Noch bedeutsamer ist die Tatsache, dass eine an Lungenkrebs erkrankte Person wahrscheinlich viel mehr aus dem System nehmen wird, als sie hineingezahlt hat. Die Operation, der sie sich allein unterzogen hat, hat möglicherweise alles aufgebraucht, was sie dafür eingezahlt hat, und das schließt nicht ein, was ihr Mann aus dem System genommen hat. Hätte sie sorgfältig kalkuliert, was sie eingezahlt hatte, plus Zinsen, und nur das genommen, nicht mehr, dann könnte man argumentieren, dass sie an ihren Prinzipien festhielt. Wir haben jedoch keine Beweise dafür, dass dies geschah, und starke Gründe zu der Annahme, dass dies nicht der Fall war.
War sie in ihren eigenen Worten dann nicht kaum mehr als ein Parasit der Gesellschaft, der die Früchte der Arbeit anderer stahl, anstatt ihre eigenen Ressourcen zu nutzen und die Konsequenzen ihrer eigenen schlechten Entscheidungen im Leben zu akzeptieren? Andererseits scheint die Bewegung, die sie hervorgebracht hat, nicht anders zu sein. Die Tea Baggers beschweren sich alle über die „staatliche Gesundheitsfürsorge“ für andere, obwohl sie sich glücklich an Medicare und Social Security wenden, um am Leben zu bleiben, sich wohl zu fühlen und privilegiert zu sein.
Ayn Rands Philosophie ist keine, die jeder vernünftige, vernünftige Erwachsene konsequent leben kann, genauso wenig wie es eine Philosophie ist, die jede erfolgreiche, wohlhabende Gesellschaft übernehmen könnte.
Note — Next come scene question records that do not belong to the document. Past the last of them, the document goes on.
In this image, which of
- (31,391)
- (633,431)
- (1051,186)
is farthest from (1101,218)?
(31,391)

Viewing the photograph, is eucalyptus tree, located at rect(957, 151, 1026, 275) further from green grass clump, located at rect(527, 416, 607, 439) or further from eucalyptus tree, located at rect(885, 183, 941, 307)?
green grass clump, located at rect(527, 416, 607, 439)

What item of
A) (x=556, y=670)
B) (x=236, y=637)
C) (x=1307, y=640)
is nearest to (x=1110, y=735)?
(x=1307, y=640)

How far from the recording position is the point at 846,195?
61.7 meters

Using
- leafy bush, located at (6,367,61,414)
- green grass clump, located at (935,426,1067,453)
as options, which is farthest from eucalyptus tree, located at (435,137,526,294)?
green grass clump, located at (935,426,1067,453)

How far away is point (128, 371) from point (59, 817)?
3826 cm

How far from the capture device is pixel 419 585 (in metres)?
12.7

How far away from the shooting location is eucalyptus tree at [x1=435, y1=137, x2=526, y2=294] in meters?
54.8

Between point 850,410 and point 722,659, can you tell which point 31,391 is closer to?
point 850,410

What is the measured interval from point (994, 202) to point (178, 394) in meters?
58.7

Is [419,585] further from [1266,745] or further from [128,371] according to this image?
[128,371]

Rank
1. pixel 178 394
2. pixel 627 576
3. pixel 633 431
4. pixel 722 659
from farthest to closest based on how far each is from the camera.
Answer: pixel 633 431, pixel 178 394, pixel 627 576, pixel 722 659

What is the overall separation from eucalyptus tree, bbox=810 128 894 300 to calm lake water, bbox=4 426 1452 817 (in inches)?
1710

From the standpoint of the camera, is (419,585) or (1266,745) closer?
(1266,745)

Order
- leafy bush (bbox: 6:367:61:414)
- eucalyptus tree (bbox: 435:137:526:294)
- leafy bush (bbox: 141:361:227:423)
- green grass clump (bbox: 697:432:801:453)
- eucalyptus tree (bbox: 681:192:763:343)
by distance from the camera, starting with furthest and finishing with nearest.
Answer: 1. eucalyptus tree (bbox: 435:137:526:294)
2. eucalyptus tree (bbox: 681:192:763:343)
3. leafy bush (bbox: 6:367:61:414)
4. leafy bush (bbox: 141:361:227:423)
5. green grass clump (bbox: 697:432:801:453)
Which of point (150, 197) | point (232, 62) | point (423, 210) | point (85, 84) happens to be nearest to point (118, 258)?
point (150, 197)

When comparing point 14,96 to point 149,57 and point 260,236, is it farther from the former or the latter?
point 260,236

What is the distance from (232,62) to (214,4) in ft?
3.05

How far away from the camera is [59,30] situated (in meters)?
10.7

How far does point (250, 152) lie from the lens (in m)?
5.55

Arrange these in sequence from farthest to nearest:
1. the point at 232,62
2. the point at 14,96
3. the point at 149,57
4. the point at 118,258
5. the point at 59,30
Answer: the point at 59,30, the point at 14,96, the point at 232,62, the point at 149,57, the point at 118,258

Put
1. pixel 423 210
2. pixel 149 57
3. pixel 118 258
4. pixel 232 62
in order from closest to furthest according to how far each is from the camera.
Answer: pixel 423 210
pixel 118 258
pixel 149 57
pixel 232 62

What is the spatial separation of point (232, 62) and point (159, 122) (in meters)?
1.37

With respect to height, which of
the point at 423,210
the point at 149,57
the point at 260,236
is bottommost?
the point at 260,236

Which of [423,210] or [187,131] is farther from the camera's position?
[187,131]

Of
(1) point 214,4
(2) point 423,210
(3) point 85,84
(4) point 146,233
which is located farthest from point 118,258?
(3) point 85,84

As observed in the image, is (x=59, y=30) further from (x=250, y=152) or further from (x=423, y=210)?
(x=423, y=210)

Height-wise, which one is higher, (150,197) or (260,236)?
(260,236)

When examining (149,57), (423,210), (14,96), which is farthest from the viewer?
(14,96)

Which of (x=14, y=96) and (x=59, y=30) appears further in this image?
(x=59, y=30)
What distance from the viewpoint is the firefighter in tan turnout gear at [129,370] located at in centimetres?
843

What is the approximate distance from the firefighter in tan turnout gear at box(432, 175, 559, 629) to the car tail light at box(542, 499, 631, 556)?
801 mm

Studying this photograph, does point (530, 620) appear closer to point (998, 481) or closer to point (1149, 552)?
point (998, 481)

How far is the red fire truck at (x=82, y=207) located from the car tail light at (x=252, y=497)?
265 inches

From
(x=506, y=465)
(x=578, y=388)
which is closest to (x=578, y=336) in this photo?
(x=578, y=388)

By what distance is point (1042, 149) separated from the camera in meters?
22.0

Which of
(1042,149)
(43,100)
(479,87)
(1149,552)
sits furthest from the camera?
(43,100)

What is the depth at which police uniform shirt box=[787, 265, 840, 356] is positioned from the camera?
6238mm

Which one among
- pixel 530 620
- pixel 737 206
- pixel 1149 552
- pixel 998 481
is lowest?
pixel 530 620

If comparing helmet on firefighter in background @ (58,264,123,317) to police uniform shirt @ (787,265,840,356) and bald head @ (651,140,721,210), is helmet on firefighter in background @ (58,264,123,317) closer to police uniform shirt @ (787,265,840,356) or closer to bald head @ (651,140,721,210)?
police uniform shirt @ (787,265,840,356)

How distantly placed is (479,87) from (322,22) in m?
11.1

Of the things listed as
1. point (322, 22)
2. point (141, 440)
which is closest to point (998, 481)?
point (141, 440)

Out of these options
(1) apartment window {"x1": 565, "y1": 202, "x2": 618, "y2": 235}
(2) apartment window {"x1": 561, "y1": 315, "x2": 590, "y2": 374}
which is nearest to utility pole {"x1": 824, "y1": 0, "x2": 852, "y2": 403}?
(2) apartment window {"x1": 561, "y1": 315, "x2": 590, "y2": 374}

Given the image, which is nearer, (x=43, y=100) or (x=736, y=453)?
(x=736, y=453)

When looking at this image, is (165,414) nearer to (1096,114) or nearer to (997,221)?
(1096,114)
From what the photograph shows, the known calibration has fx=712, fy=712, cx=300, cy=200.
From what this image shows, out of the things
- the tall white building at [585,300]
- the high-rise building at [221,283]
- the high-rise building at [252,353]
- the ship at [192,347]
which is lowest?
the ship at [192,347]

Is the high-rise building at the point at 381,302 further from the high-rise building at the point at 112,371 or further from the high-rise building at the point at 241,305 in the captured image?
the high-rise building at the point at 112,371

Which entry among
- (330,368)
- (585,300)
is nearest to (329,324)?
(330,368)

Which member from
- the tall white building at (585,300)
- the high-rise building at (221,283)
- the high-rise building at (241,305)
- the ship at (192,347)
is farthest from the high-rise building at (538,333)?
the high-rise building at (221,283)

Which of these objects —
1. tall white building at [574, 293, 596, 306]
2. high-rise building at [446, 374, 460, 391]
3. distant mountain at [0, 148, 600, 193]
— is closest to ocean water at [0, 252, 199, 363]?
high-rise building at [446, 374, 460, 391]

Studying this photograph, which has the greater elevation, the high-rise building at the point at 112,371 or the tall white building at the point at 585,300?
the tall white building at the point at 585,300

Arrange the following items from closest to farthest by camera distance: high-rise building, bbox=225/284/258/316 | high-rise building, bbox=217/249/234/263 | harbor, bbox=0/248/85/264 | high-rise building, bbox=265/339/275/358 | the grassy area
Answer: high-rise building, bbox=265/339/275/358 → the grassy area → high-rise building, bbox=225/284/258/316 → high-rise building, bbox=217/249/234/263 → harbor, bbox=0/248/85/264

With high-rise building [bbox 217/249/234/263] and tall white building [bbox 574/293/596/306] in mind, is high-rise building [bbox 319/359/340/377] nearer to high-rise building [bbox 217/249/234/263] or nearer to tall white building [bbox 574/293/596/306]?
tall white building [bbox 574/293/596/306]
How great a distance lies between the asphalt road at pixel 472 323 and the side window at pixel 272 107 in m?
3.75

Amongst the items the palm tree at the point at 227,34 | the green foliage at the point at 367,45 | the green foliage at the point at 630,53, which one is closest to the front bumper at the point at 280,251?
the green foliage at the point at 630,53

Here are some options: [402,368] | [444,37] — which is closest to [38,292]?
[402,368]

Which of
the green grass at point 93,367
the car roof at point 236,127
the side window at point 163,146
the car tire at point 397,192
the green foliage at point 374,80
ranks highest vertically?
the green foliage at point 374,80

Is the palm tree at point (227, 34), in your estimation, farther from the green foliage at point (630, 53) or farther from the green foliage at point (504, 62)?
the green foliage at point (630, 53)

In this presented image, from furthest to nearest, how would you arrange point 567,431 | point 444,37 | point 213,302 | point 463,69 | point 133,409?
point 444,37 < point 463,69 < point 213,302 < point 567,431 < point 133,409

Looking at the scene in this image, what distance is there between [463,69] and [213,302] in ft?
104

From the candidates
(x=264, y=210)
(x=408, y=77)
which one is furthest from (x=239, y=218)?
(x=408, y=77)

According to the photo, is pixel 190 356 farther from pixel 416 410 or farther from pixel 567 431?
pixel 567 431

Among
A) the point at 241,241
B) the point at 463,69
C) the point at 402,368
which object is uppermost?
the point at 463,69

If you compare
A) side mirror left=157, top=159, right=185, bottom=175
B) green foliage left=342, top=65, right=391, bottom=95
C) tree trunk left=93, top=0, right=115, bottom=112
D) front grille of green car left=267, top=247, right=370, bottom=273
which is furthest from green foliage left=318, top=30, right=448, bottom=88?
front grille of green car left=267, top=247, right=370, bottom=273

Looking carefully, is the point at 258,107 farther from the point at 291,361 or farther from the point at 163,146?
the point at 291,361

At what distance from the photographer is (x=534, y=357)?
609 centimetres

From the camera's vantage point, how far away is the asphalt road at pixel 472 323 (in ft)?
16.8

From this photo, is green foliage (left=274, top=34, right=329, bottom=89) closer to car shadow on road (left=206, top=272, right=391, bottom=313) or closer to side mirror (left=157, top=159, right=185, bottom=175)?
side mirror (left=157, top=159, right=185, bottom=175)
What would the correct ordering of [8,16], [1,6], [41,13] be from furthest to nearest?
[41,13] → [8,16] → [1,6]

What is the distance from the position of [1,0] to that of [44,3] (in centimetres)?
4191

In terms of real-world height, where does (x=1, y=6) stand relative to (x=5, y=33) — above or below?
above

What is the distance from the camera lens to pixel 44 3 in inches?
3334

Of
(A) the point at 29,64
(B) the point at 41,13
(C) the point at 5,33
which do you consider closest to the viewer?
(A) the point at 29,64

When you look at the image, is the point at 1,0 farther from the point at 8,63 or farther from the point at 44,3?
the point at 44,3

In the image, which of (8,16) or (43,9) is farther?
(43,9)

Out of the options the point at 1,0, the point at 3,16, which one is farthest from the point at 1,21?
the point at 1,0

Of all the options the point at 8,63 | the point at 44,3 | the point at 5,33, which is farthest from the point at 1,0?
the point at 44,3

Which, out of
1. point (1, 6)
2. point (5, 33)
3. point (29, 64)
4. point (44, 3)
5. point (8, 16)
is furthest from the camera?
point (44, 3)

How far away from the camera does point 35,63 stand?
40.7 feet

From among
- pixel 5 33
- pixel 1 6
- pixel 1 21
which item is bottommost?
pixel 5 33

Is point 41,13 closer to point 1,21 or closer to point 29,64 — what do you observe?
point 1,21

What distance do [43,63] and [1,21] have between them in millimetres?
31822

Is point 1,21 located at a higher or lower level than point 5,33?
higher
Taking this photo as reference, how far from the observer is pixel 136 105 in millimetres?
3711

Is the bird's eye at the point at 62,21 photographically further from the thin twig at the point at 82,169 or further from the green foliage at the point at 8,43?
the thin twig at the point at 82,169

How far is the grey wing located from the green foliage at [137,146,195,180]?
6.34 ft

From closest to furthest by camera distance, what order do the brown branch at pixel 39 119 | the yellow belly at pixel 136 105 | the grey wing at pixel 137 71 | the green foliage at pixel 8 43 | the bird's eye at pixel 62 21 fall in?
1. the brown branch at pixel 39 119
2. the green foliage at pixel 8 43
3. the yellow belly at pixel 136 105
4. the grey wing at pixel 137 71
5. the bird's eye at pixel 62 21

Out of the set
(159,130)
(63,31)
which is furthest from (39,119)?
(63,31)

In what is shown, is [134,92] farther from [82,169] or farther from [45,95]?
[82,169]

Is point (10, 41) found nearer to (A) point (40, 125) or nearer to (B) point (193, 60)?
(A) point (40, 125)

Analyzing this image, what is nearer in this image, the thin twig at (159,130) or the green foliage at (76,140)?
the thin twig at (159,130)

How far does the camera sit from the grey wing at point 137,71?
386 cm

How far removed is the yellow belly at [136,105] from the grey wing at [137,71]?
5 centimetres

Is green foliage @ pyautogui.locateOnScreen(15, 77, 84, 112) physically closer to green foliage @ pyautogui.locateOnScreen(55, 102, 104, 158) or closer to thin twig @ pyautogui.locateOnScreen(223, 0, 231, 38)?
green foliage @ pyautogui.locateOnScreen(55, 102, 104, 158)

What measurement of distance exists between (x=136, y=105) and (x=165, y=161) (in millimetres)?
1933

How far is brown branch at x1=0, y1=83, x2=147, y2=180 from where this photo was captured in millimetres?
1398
Ayn Rand war nicht verrückt, und sobald klar war, was ihre wirklichen Entscheidungen waren, wählte sie den Weg der staatlichen Unterstützung und gab ihre eigene gescheiterte Philosophie auf. Sie hatte einfach nicht den Mut, vor ihrem Tod zuzugeben, wie sehr ihre Philosophie gescheitert war.
Daraus lässt sich eine weitere interessante Parallele ziehen: Ayn Rands Verhalten passt beunruhigend gut zum Verhalten so vieler religiöser Führer. Wie viele vonihneneine Sache von der Kanzel predigen und dann hinter verschlossenen Türen etwas anderes tun? Wie viele Priester schimpfen vor ihrer Gemeinde gegen Homosexualität, während ihre männlichen Liebhaber in einem Motelzimmer auf sie warten? Wie viele Priester fördern die Tugenden der Enthaltsamkeit und Keuschheit, gleich nachdem sie einen Ministrant belästigt haben? Wie viele predigen das Evangelium von Jesus und fahren dann am Ende eines harten Tages mit ihrem Luxusauto zu ihrer Multi-Millionen-Dollar-Villa?